Saved entries:
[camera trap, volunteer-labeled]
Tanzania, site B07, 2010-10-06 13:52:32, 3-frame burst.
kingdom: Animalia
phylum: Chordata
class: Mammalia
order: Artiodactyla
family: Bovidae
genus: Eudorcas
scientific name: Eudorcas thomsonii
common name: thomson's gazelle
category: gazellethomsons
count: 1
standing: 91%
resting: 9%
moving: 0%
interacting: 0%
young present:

= Prompt =
Where the line containing "order: Artiodactyla" appears in the records above, begin there and print every line through the last, exactly and with nothing else.

= Exercise response =
order: Artiodactyla
family: Bovidae
genus: Eudorcas
scientific name: Eudorcas thomsonii
common name: thomson's gazelle
category: gazellethomsons
count: 1
standing: 91%
resting: 9%
moving: 0%
interacting: 0%
young present:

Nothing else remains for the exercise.